Your orchestrator only needs to:

  • Re-run the same command until training reaches max_steps. Each run resumes where the last left off.
  • Communicate the deadline (optional but recommended), via either:
  • the SLURM_JOB_END_TIME environment variable (set automatically by SLURM), or
  • the generic GPT_SIMPLE_MAX_RUNTIME environment variable (seconds), or
  • the training.max_runtime_seconds config field.
  • Send a signal to stop early (optional): SIGTERM/SIGUSR1 trigger a graceful save-and-exit.

The trainer reserves walltime_reserve_seconds before the deadline to finish its final checkpoint — size this to your checkpoint write time.

When to stop vs. resume

After each run, decide what to do from gpt-simple status, not the exit code (a graceful stop and a finished run both exit 0):

  • COMPLETED — reached max_steps. Stop.
  • HALTED — a curriculum bucket ran dry with data.allow_bucket_exhaustion=false. Terminal — do not resubmit, or the next run halts at the same point. Resume manually with --data.allow_bucket_exhaustion true to continue with a renormalized mix (see Bucket exhaustion).
  • ERROR / CRASHED — refuse to resubmit; inspect the logs.
  • Anything else (STOPPED, walltime, transient) — resume.

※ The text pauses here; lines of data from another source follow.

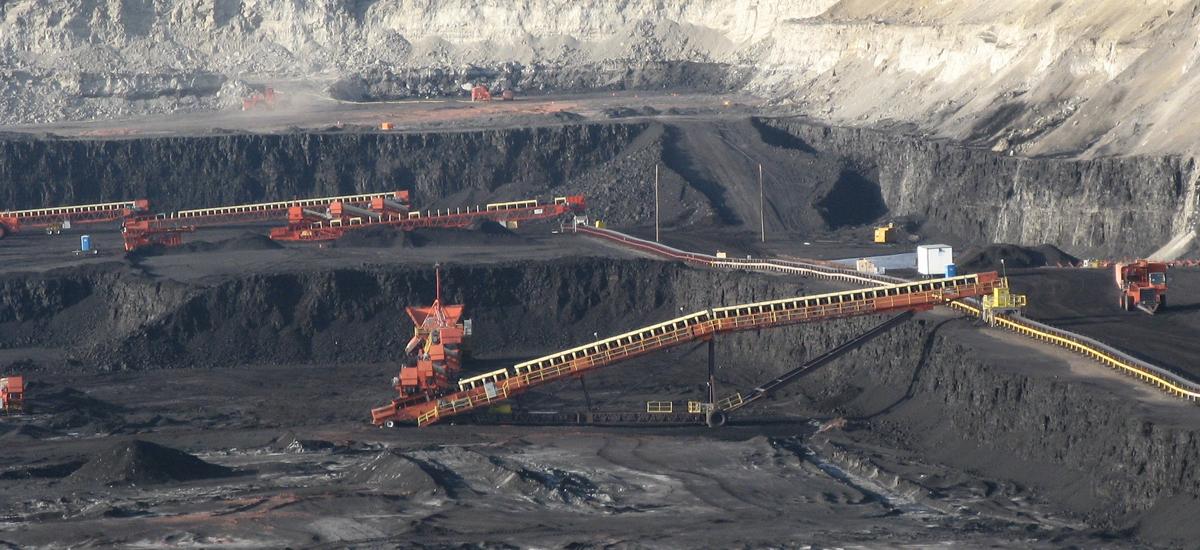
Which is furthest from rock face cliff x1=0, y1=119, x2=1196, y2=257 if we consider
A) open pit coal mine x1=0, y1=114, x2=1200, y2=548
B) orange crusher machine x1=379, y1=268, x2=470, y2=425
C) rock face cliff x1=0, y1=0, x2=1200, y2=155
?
orange crusher machine x1=379, y1=268, x2=470, y2=425

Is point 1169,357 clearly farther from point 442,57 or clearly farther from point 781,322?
point 442,57

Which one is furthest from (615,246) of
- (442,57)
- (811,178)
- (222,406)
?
(442,57)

The bundled templates already implement these checks.

Templates

Ready-to-adapt templates live in examples/orchestrators/:

Template Use case
slurm_resume_chain.sh Auto-resubmitting SLURM job (generic clusters).
kubernetes_job.yaml Kubernetes Job with restartPolicy: OnFailure.
local_loop.sh A plain bash loop on a single machine.

The examples/ directory may contain site-specific details (account names, partitions, module loads). Treat those as illustrations and adapt them to your environment — the library itself never depends on them.

Minimal example: a shell loop

A graceful shutdown and a completed run both exit 0, so the loop checks gpt-simple status rather than the exit code to decide when to stop:

export GPT_SIMPLE_MAX_RUNTIME=7200          # stop ~2h in, save, exit 0
while true; do
  gpt-simple train --config config.yaml
  status=$(gpt-simple status --output_dir ./outputs 2>/dev/null || true)
  echo "$status" | grep -qE "COMPLETED|HALTED" && break   # HALTED needs attention
  sleep 5                                    # otherwise resume and continue
done

Each iteration trains until the budget, saves a shutdown checkpoint, and exits; the loop relaunches and resume: auto continues until status reports COMPLETED. examples/orchestrators/local_loop.sh is a more complete version (attempt cap, error detection).


Authoritative source: src/gpt_simple/_shutdown.py, examples/orchestrators/.